* **Directive**:
In the lines below, replace "Gray Vest" with "Charcoal Vest" and change nothing else. Return only the text of the lines, without the pictures.
── Material for the task
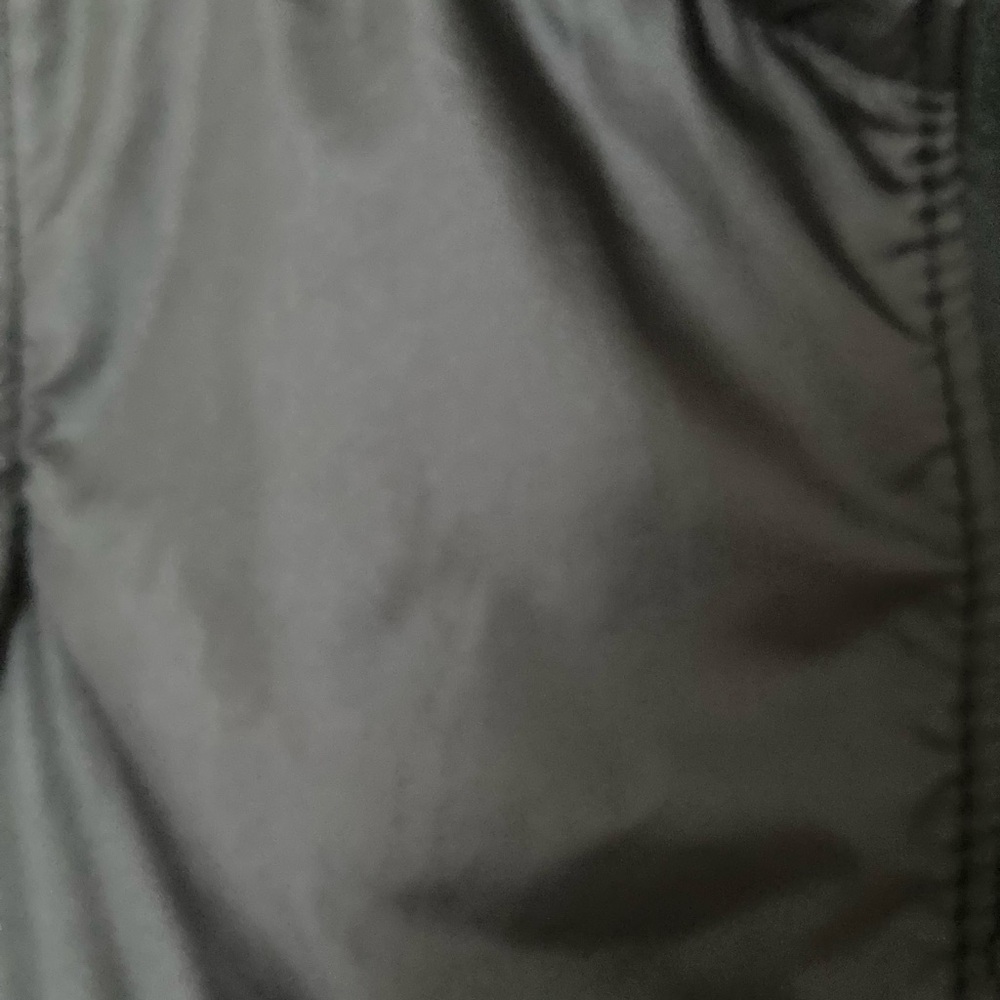 Snozu Platinum Collection Gray Vest - Picture 7 of 15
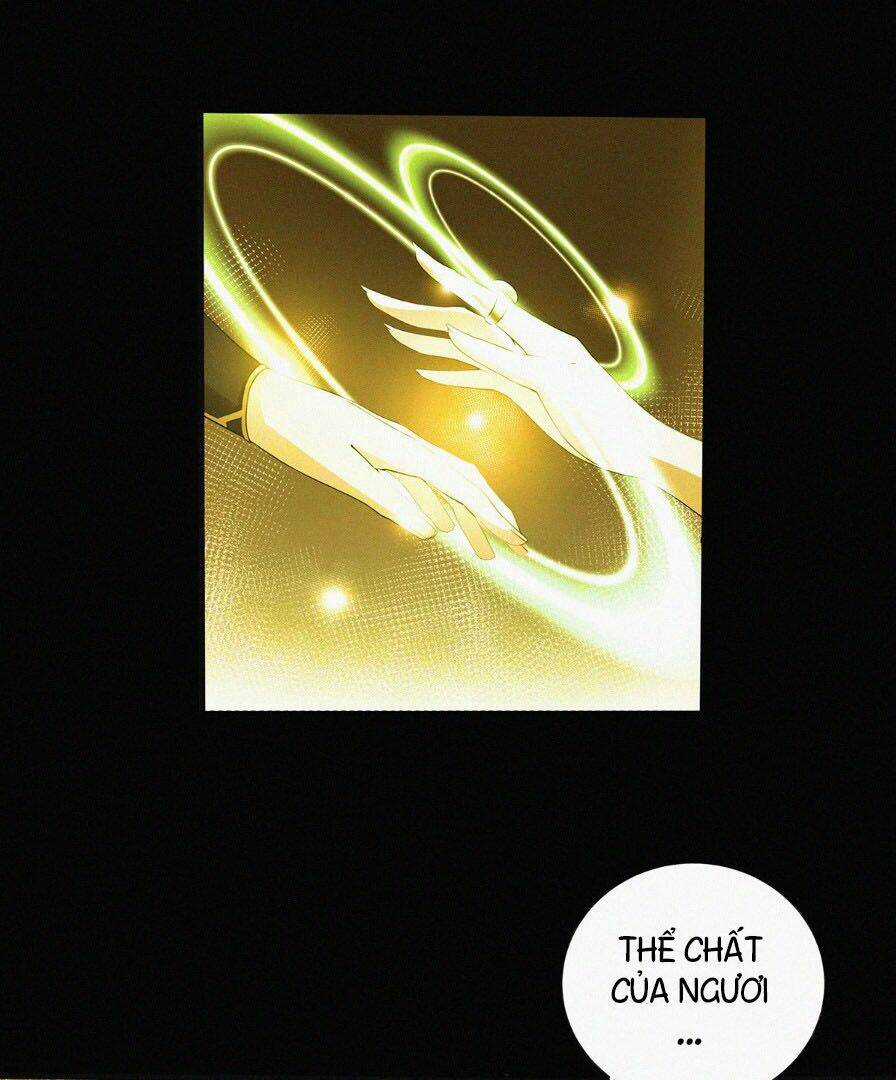 Nguyên Linh Chúa Tể Chapter 11 trang 3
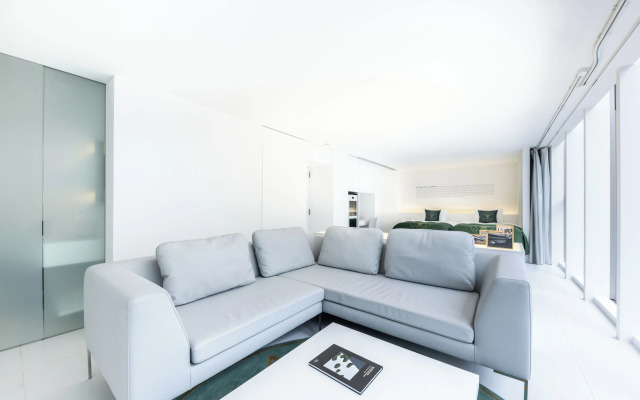 Cuvée J2 Hôtel Osaka by ONKOCHISHIN - Adults Only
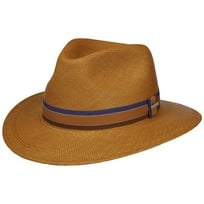 Chap�u Panam� Tarona Traveller by Stetson - 249,00 �
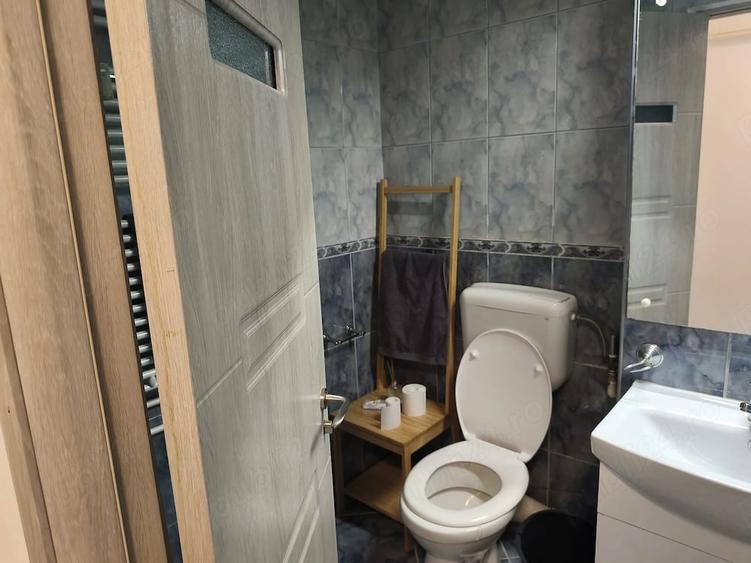 Apartament cu 2 camere decomandat în Ultracentral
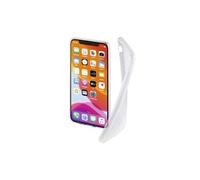 Coque de protection Crystal Clear pour Apple iPhone 11 Pro, transparente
────
* **Expected output**:
 Snozu Platinum Collection Charcoal Vest - Picture 7 of 15
 Nguyên Linh Chúa Tể Chapter 11 trang 3
 Cuvée J2 Hôtel Osaka by ONKOCHISHIN - Adults Only
 Chap�u Panam� Tarona Traveller by Stetson - 249,00 �
 Apartament cu 2 camere decomandat în Ultracentral
 Coque de protection Crystal Clear pour Apple iPhone 11 Pro, transparente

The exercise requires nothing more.